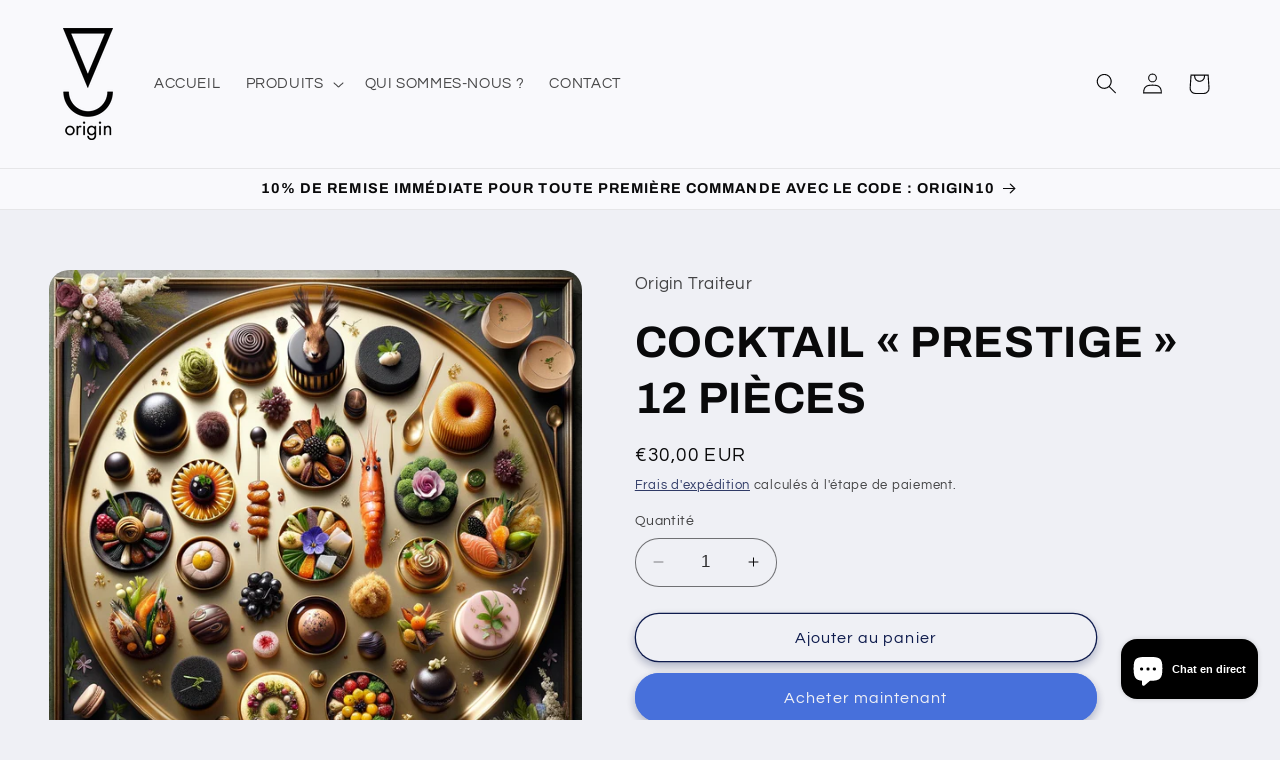

--- FILE ---
content_type: application/x-javascript
request_url: https://customer-first-focus.b-cdn.net/cffOrderifyLoader_min.js?shop=804a4c-3.myshopify.com
body_size: 38
content:
function cffOrderEditScriptLoader(){var r=window.location.href.indexOf("/account")>=0,t=window.location.href.indexOf("cff_order_cart")>=0,e=function(){var r=r||{},t=r.checkout||{},e=window.Checkout;if(e){var o=window.location.href,i=o.split("/orders/");if(2==i.length)return!0}if(t.order_id)return!0;var n=window.location.href.indexOf("orders")>-1,c=window.location.href.indexOf("checkout.shopify.com")>-1,d=window.location.href.indexOf("thank_you")>-1,f=c&&(d||n),a=d&&window.location.href.indexOf("checkouts")>-1;return f||a},o=r||t||e();if(o){var i="https://customer-first-focus.b-cdn.net/cffOrderEdit.production.min.js",n=document.createElement("script");n.setAttribute("async",""),n.setAttribute("src",i),document.head.appendChild(n)}}cffOrderEditScriptLoader();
┄┄┄┄┄┄┄┄┄┄┄┄┄┄┄┄┄┄┄┄
Task brief = Each line of the data that holds "focus" should be reported.

Answer to this problem =
request_url: https://customer-first-focus.b-cdn.net/cffOrderifyLoader_min.js?shop=804a4c-3.myshopify.com
function cffOrderEditScriptLoader(){var r=window.location.href.indexOf("/account")>=0,t=window.location.href.indexOf("cff_order_cart")>=0,e=function(){var r=r||{},t=r.checkout||{},e=window.Checkout;if(e){var o=window.location.href,i=o.split("/orders/");if(2==i.length)return!0}if(t.order_id)return!0;var n=window.location.href.indexOf("orders")>-1,c=window.location.href.indexOf("checkout.shopify.com")>-1,d=window.location.href.indexOf("thank_you")>-1,f=c&&(d||n),a=d&&window.location.href.indexOf("checkouts")>-1;return f||a},o=r||t||e();if(o){var i="https://customer-first-focus.b-cdn.net/cffOrderEdit.production.min.js",n=document.createElement("script");n.setAttribute("async",""),n.setAttribute("src",i),document.head.appendChild(n)}}cffOrderEditScriptLoader();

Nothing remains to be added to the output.